Embryonic stem cells, valued by researchers for their ability to become any kind of tissue that a body might need, also produce druglike compounds that can help ailing organs repair themselves, scientists are reporting today.
The new work offers the most definitive evidence yet that the versatile cells, derived from embryos, can help repair organs two ways: by filling in damaged areas -- the primary focus of stem cell research to date -- and also by secreting potent chemicals that can make tissues rejuvenate themselves.
In the new study, mice treated with chemicals derived from stem cells survived an inherited heart deformity that is usually 100 percent fatal. Tests indicated that the chemicals prompted the animals' defective heart muscles to rebuild themselves -- literally refashioning their mutated hearts into healthy pumps that now appear to be working perfectly.
"I think these [stem] cells are more powerful than people had originally imagined," said Robert Benezra, a molecular biologist at Memorial Sloan-Kettering Cancer Center in New York, who led the study with Diego Fraidenraich.
Researchers emphasized that the technique is a long way from being tested in people. For one thing, the ailing mice were dosed with stem cell chemicals before they were born. That gave their mutated hearts a chance to remodel themselves before birth -- an approach unlikely to be tried in humans anytime soon because of technical and ethical concerns.
But scientists speculated that stem cell-derived compounds could help diseases of adulthood, too. Many conditions, including chronic heart disease, involve patterns of abnormal gene activity, scientists said, which the stem cell compounds may be able to correct.
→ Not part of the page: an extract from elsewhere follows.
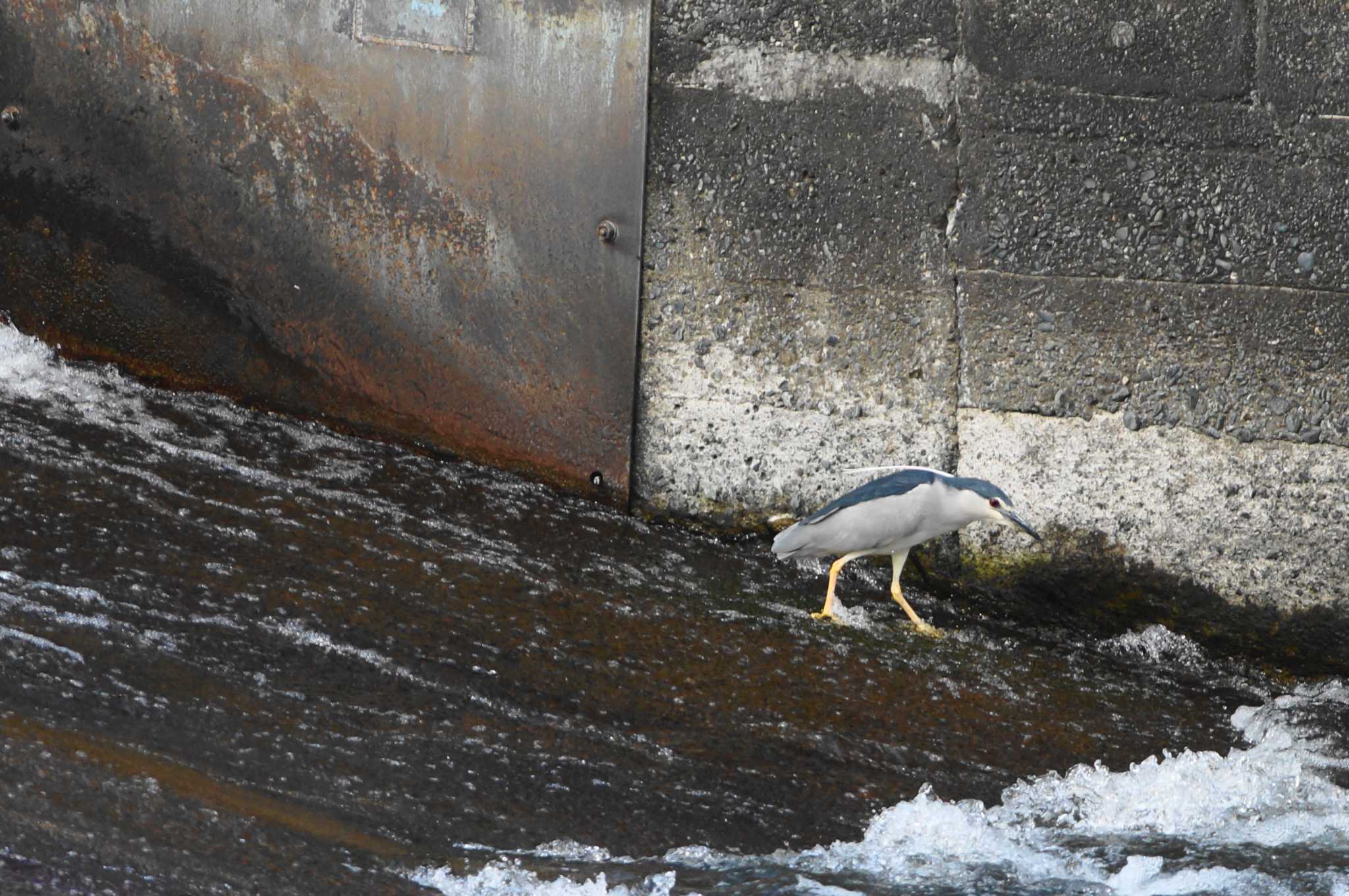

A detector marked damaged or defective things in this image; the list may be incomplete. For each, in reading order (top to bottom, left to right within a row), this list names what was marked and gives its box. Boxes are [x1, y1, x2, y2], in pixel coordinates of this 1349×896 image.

rusty metal plate [0, 0, 653, 504]
rust stain [1, 711, 410, 862]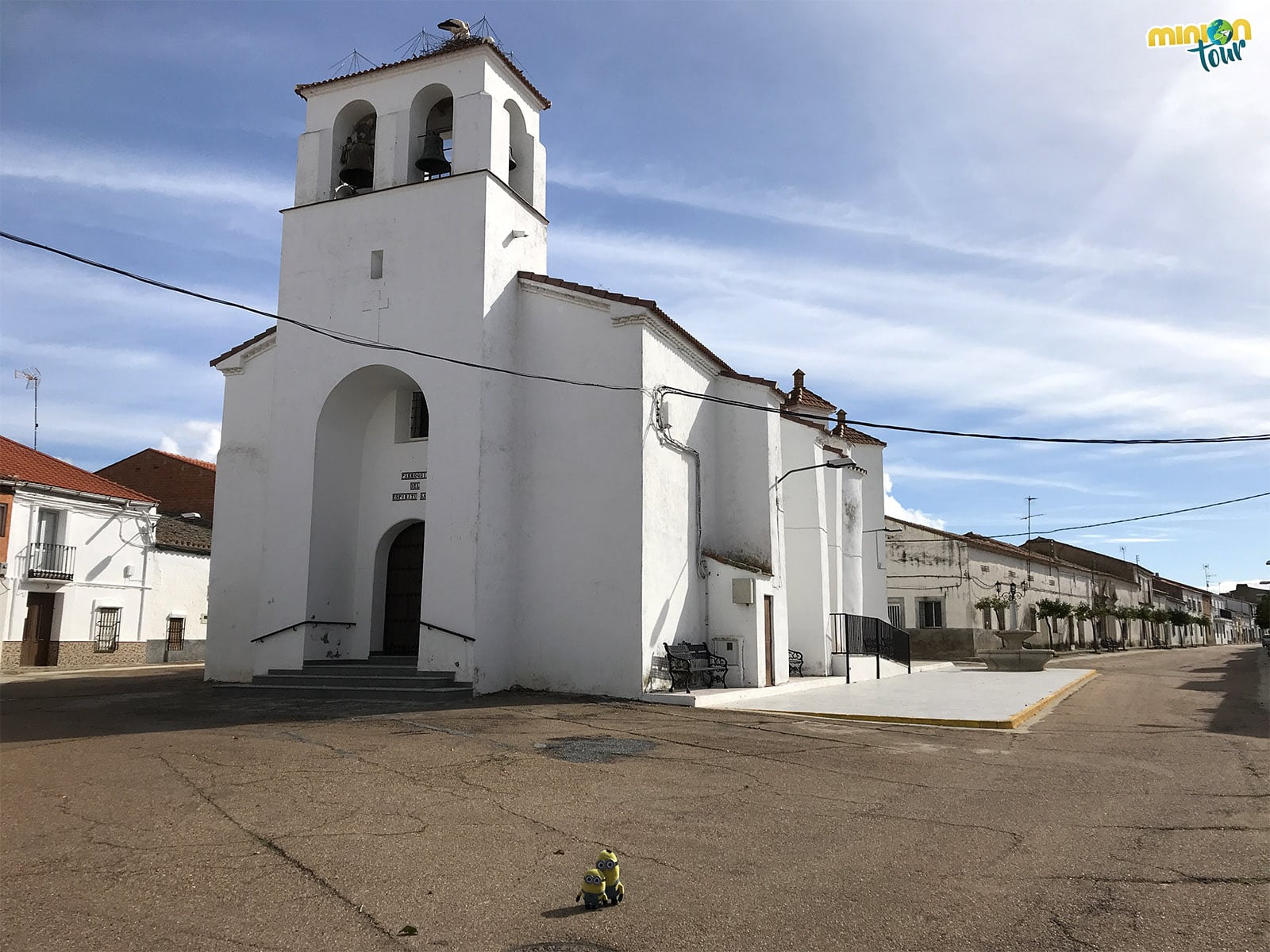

The goal is to harness the chemical signals by which stem cells coordinate the development of fetal organs in the womb, then recapitulate the process in adulthood to resculpt degenerating organs into a more youthful condition.
"Most of the work on stem cells to date has focused on how to get these cells to turn into a heart cell, a kidney cell, a bone cell or whatever it is you need," said Craig Basson, director of cardiovascular research at Cornell University's Weill Medical College in New York, who was involved in the mouse study. "The key scientific finding here is that stem cells can also modify the cells that are already there, to repair, in this case, injured hearts."
Previous experiments had hinted at this potential. In research described last summer in the Journal of Neuroscience, Jeffrey Rothstein, John Gearhart, Douglas Kerr and colleagues at Johns Hopkins University School of Medicine injected a kind of embryonic stem cell into the spinal fluid of rats that had paralyzing motor neuron injuries. Weeks later, the rats that got the cells had largely recovered while those untreated remained paralyzed. Tests indicated their recovery was not a result of the stem cells turning into replacement neurons but was the result mostly of chemicals secreted by the stem cells, which restored the damaged neurons' ability to work.
In the new work, described in today's issue of the journal Science, the New Yorkers injected a few embryonic stem cells from healthy mice into the embryos of mice with a genetic defect that blocks normal heart development. A few of the injected cells did become heart cells, but tests showed it was two substances the cells produced -- gene-regulating compounds known as IGF-1 and WNT5a -- that really saved the mice.
Stem cells were placed not into the embryos themselves but into the bodies of the pregnant mother mice. The cells could not cross the placenta into the developing fetuses, but the compounds the cells secreted did, and those compounds corrected the fetal heart defects.
"It's a first," said Michael F. Clarke, a developmental biologist and professor of internal medicine at the University of Michigan Medical School. He said the work had "huge significance" for showing that stem cells can overcome genetic errors -- not by fixing aberrant genes by "gene therapy," an approach that has failed repeatedly over the years, but by providing embryonic chemicals that can directly control organ development, making the defective gene irrelevant.
He and others said they doubted that stem cells from adults -- which opponents of embryo research favor for research -- can make the same regenerative compounds.
Brigid Hogan, chairwoman of cell biology at Duke University Medical Center, applauded the study but cautioned that it could take many years to identify the many potentially therapeutic compounds secreted by stem cells; purify them or make synthetic versions of them; and find the best way to get them where they are needed in the body.